Failure to Use Correct Mechanical Lift Sling Results in Resident Fall and Head Injury
Penalty
Summary
A deficiency occurred when a resident with paraplegia, chronic pain, weakness, and anxiety disorder, who required staff assistance for transfers, was not safely transferred using the appropriate equipment. The resident's care plan specified the use of a small full body mechanical lift sling for transfers due to their high risk for falls. On the day of the incident, two nurse aides attempted to transfer the resident using a standard sling instead of the required full body sling because the correct sling could not be located. One aide was aware of the care plan instructions but did not seek assistance to find the correct sling and proceeded with the transfer using the available standard sling. During the transfer, the resident began to slide out of the standard sling, and the staff attempted to lower the resident to the floor.
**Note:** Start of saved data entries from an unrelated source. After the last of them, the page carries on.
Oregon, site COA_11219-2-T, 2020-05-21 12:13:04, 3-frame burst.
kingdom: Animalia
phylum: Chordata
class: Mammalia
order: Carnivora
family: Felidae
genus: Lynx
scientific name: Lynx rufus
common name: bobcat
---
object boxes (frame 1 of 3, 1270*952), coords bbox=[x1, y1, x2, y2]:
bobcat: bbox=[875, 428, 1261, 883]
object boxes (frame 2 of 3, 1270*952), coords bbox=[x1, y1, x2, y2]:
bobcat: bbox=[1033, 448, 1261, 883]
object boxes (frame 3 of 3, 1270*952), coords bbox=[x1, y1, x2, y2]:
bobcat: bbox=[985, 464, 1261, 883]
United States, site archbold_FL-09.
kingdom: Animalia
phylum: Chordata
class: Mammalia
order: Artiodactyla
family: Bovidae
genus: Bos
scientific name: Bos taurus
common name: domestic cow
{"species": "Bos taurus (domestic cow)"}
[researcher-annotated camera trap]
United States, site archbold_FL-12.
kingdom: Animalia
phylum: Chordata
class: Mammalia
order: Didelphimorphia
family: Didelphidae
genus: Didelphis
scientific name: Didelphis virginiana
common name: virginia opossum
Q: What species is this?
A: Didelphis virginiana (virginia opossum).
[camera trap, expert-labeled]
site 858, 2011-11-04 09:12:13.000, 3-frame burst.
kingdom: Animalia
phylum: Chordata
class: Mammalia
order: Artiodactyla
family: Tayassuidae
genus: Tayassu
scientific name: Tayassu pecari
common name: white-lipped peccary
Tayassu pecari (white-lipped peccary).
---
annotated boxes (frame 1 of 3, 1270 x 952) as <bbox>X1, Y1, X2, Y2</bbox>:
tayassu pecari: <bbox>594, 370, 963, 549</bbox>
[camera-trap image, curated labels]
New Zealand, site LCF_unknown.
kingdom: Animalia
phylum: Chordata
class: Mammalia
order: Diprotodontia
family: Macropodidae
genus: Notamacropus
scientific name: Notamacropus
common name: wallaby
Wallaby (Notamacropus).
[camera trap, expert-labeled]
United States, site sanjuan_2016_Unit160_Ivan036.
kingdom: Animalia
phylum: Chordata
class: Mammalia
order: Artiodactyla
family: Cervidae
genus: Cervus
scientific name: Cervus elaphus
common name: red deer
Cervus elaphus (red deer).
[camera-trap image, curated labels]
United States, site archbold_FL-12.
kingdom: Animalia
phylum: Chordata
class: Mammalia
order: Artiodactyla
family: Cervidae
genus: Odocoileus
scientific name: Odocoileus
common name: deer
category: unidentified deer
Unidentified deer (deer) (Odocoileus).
The resident complained of moderate pain to the right backside of the head and was found to have a small bump and a skin tear. Shortly after the incident, the resident experienced a change in level of consciousness and was transferred to the emergency department. Initial CT scans were negative, but a follow-up scan revealed a small subdural hematoma. Interviews with the involved nurse aides revealed that both were aware, or should have been aware, of the requirement to use the full body sling as indicated on the resident's care card. One aide admitted to not using the correct sling and not asking for help, while the other assumed the correct sling was in use based on visual cues. The facility's mechanical lift transfer policy required staff to ensure the proper sling size was used and that slings were securely attached before and during transfers, but these procedures were not followed, resulting in the resident's fall and injury.